Neuropsiquiatra explica que tristeza e prostração também
podem aparecer, mas em fase mais avançada da doença
Alterações no sono, cansaço excessivo (inclusive mental),
dores no corpo, dificuldade de concentração, mudança de peso sem dieta
específica e perda do interesse por atividades que costumavam ser prazerosas.
Estes são sintomas que costumam aparecer logo no início da depressão, mas que
podem passar despercebidos até que a doença cause prejuízos individuais mais
significativos.
Recentemente, uma pesquisa mostrou que o diagnóstico de
depressão cresceu 40% no Brasil nos três primeiros meses de 2022, na comparação
com o período pré-pandemia.
O neuropsiquiatra Marco Antonio Abud, fundador do canal Saúde
da Mente, no YouTube, explica que a tristeza, a falta de apetite e não
sair da cama, por exemplo, são sintomas os mais associados à depressão, mas
pontua que "quando está nesse quadro, não quer dizer que já não tem jeito,
mas seria possível identificar antes".
Desinteresse
O especialista ressalta que o "sintoma-raiz" da depressão
é "a perda da capacidade de sentir emoções positivas".

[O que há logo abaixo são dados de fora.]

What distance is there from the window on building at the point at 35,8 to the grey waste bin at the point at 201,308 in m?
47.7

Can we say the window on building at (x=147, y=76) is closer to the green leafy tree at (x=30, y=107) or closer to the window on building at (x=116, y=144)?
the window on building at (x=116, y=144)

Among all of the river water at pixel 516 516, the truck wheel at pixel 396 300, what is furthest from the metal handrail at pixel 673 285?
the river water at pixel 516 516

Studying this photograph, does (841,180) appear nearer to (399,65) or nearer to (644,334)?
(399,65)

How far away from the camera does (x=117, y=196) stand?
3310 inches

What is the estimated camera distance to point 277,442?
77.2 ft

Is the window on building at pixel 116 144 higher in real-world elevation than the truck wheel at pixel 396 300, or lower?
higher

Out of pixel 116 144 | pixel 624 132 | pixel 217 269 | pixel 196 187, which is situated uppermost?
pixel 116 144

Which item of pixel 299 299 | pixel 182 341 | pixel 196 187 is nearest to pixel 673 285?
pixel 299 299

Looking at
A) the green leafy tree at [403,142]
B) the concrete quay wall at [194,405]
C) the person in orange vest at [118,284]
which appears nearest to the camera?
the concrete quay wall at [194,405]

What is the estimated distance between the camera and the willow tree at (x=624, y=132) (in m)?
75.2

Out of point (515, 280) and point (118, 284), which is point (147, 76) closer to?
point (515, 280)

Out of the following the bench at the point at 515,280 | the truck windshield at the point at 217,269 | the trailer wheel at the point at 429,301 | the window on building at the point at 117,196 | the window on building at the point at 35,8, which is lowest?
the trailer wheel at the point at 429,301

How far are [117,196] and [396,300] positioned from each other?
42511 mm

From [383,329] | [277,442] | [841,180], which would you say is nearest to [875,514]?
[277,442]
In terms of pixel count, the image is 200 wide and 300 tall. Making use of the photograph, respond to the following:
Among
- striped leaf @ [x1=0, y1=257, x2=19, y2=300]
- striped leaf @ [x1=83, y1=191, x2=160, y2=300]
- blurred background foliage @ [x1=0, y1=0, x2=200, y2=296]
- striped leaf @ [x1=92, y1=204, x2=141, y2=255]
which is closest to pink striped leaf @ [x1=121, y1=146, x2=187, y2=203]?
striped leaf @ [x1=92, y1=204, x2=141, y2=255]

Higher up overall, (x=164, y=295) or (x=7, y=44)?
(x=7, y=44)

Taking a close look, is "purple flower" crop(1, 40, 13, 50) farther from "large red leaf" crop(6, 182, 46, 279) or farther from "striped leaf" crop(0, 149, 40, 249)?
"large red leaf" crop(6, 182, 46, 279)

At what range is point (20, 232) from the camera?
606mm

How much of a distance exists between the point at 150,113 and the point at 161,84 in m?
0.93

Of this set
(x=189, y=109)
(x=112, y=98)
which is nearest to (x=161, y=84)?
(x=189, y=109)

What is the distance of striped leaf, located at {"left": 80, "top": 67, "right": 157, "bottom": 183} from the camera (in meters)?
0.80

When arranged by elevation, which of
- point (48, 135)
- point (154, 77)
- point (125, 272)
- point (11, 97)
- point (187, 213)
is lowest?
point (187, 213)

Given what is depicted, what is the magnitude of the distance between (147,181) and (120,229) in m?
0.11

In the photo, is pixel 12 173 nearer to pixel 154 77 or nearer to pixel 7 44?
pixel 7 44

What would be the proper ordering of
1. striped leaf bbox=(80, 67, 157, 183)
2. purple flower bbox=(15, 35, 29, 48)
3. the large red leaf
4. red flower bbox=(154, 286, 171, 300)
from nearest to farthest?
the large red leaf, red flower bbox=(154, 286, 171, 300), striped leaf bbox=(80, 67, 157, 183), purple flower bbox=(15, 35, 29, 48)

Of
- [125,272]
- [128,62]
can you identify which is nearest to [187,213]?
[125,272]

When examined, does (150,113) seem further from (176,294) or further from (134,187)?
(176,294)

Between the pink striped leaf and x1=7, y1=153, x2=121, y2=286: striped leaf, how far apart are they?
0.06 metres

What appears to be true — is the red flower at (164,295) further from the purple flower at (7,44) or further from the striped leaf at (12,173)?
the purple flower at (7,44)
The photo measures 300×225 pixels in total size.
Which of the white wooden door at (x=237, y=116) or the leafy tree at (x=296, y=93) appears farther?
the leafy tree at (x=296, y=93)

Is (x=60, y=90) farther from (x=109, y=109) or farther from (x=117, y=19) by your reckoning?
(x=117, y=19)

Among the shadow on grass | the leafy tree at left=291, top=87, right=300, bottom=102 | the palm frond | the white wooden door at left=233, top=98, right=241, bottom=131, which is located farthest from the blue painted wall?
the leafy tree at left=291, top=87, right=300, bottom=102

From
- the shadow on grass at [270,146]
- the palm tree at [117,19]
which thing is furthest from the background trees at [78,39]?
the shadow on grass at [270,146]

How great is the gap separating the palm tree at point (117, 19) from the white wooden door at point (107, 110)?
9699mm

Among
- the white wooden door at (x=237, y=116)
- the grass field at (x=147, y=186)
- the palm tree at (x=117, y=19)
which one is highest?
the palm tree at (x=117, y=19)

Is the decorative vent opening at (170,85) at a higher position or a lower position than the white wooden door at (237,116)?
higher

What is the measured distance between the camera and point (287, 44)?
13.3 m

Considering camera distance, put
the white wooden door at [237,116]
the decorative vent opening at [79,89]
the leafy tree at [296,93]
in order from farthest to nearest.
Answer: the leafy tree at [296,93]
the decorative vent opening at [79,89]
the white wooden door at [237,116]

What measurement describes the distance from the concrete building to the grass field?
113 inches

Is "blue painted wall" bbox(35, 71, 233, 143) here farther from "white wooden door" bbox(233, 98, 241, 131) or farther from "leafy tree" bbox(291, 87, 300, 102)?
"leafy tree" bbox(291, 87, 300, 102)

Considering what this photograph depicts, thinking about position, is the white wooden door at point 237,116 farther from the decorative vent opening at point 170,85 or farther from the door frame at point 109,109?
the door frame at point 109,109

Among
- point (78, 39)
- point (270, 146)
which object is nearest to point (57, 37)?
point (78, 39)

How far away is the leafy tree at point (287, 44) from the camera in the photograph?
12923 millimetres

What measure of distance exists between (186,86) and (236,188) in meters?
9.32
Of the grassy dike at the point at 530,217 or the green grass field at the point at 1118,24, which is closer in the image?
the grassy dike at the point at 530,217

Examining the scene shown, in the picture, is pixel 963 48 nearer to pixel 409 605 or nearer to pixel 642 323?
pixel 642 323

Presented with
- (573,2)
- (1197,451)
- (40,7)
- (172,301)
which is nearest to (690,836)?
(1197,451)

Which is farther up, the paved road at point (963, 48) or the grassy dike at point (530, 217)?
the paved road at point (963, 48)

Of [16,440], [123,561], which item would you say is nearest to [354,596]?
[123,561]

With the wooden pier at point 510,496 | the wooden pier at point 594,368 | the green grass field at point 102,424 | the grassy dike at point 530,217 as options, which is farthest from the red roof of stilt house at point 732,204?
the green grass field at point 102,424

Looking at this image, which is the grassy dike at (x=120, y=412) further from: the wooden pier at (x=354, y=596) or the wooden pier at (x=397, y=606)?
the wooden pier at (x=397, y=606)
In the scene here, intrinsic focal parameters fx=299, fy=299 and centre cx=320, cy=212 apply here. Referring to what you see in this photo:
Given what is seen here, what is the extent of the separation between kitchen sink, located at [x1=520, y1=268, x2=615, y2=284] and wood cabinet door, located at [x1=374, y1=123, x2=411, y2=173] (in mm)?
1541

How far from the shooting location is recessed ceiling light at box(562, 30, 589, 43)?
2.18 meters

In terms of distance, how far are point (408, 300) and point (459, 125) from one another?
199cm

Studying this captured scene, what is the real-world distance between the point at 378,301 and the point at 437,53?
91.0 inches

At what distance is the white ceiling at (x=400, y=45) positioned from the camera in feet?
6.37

"A pessoa começa a se envolver menos em atividades
sociais e atividades que ela gostava de fazer. Ela pode até só conseguir
trabalhar, mas para de fazer tudo o que gostava depois, de sair com os amigos,
ir para happy hour, jogar futebol... ela vai se arrastando para o trabalho,
volta para casa e fica deitada."
Quando o indivíduo com depressão faz alguma atividade social
também pode ser percebido que ele está "aéreo" ou esquecendo o que o
interlocutor fala.
Ele chama atenção para o fato de que muitas pessoas esperarem
a motivação para fazer as coisas, quando deve ser o contrário.
"Uma vez que nós temos contato com conexões de
qualidade, com coisas que são valiosas, prazerosas, com objetivos, isso é o que
vai liberar dopamina em alguns circuitos específicos [do cérebro] e vai gerar
motivações. Quando nos afastamos de coisas positivas, temos cada vez menos
energia. Isso vai virando um ciclo vicioso."
Sono e cansaço
Dormir poucas horas ou demais também é um sinal de que algo
pode estar errado. Normalmente, pessoas com depressão podem estar sempre
esgotadas física e mentalmente, mesmo após longas horas de sono.
Abud recomenda a realização de exames para detectar ou descartar
outras doenças ou deficiências de nutrientes que também podem causar sintomas
parecidos – falta de vitamina D, anemia e hipotireoidismo, por exemplo.
Manter um bom padrão de sono também é essencial para prevenir
quadros depressivos, de acordo com o neuropsiquiatra.
Alterações intensas de peso
Outro sintoma que deve ser observado, especialmente por quem
faz parte do círculo próximo, são variações no peso em um intervalo de três a
quatro meses.
"[Alterações] muito para cima ou para baixo, exceto se a
pessoa estiver fazendo uma dieta específica", pontua Abud.
Idosos com depressão, por exemplo, podem apresentar falta de
apetite e consequente perda de peso.
Dores no corpo
Diversas condições podem causar dores, por isso é necessário
procurar especialistas para descartar outras doenças, especialmente as
reumatológicas e musculoesqueléticas.
Marco Antonio Abud esclarece que não se trata de dor
psicossomática e que este é um conceito errado e ultrapassado.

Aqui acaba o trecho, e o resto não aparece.